Ecco, proprio quella fatica, immensa, ha fatto rallentare e di molto il gioco dei record. Uno ogni 5 anni. Nel 2000 Boardman riesce a superare il Merckx del '72, poi 5 anni dopo lo sconosciuto ceco Ondrej Sosenka. Ancora silenzio, ancora il vuoto pneumatico nei moderni velodromi. 2014 è l’anno giusto, l’anno che lancia la conclusione carrieristica del signor tanti chilometri, Jens Voigt.
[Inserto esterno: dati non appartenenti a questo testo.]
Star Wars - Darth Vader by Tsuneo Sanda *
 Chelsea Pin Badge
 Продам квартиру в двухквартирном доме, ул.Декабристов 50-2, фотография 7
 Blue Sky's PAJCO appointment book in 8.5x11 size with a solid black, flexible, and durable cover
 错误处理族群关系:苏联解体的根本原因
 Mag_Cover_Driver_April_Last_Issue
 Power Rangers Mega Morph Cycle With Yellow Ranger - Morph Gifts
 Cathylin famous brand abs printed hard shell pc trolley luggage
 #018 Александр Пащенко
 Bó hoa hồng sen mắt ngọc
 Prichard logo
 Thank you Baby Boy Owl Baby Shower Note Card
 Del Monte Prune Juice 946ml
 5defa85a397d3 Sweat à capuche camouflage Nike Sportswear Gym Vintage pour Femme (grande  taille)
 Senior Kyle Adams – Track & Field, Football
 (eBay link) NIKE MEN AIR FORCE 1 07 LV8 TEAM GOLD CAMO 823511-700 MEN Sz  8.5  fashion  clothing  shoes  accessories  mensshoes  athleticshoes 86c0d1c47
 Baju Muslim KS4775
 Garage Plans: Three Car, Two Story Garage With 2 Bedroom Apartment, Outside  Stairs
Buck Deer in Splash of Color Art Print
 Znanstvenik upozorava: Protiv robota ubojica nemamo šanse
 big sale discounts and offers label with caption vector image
Il passistone tedesco lascia la strada per inserirsi nell’annuario dei 60 minuti.
Uno spettacolo di potenza che resiste per un mese e mezzo: 51 km e 852 metri sono percorsi da un altro sconosciuto, Matthias Brandle, austriaco. Ora si riparte nuovamente con altri tentativi, altre fatiche del senza respiro… dal giovane australiano Bobridge a tanti altri prima della discesa in pista dei calibri da novanta che si chiamano Wiggins, Cancellara, Tony Martin.
Ma perché? Perché tanto interesse…. Semplice, effetto mediatico. Si parla di bici, nuovamente di cronotecnologia, di sfide affascinanti e, quando sarà il momento, di grandi personaggi. Mettete anche quel leggero romanticismo dentro un ripetitivo budello ed ecco condito il nuovo scorrere delle lancette e di quelle ruote che macinano chilometri.